After a frenetic summer filled with stunning free agent defections, big trades and exciting rookies, our heads are still spinning as we enter the 2017-18 NBA campaign. With so many new faces in new places, it leaves fans to wonder how things will shake out this year. RealGM will attempt to ask (and answer) 10 of the more pressing questions you may have about the upcoming season.
- Can two of last year’s top teams in the West -- the Clippers and Jazz -- approach the same heights after the loss of their star players?
At the same time a handful of teams across the Western Conference were importing stars, the Clippers and Jazz were saying goodbye to Chris Paul and Gordon Hayward. Any time teams lose players as influential as Paul and Hayward, they enter a state of flux. Unless a franchise uses a star’s departure to dive into a rebuild, they must replace the lost production. But how Utah and L.A. will do that is in different ways.
For the Clippers, the loss of a perennial All-Star like Paul is mitigated by the fact they have another on their roster. Without Paul, Griffin will be forced to shoulder a heavier load. While sometimes it’s tough predict how a player will fare with increased expectations, we’ve already seen what Griffin is capable of in Paul’s absence.
During the 13-14 season, Paul missed just over a month due to injury. Over those 18 games, Griffin responded with sterling production -- averaging 27.5 points, 8.2 rebounds and 4.4 assists while shooting 55.4 percent from the field. Those numbers look even more impressive when you consider the Clippers went 12-6 over that stretch.
The same thing happened when Paul once again missed a month games during last year’s campaign. During that stretch, Griffin responded with 22.5 points, 8.3 rebounds and 5.9 assists per game while shooting 49.5 percent from the floor and 43.5 percent from 3. Unfortunately for the Clippers, however, the team as a whole went 5-6 in the games Griffin played while Paul was out. A couple of brief stretches can’t guarantee both Griffin’s production and the Clippers future success, but those numbers are certainly reasons for optimism.
On top of that, DeAndre Jordan still resides in L.A. While there are still some questions about whether Griffin can be the Clippers offensive lynchpin, there is no question that Jordan will anchor their defense. When Jordan was on the floor last season, the Clippers posted a defensive rating of 103.7, per NBA.com -- a mark which would have elevated the team’s defense from 13th to fifth overall in the league had it been possible to, ya know, play Jordan every minute of every game.

▸ **EXERCISE DESCRIPTION**:
Answer these questions about the NBA season preview above:
1. Which star players did the Clippers and the Jazz lose?
2. What was the Clippers' record over the 18 games Paul missed during the 13-14 season?
3. According to NBA.com, what defensive rating did the Clippers post last season when Jordan was on the floor?

▸ **EXTRACTED INFORMATION**:
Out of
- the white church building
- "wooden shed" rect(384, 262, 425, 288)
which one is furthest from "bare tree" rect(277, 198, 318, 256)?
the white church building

▸ **ANSWER IN FULL**:
1. The Clippers lost Chris Paul, and the Jazz lost Gordon Hayward.
2. 12-6
3. 103.7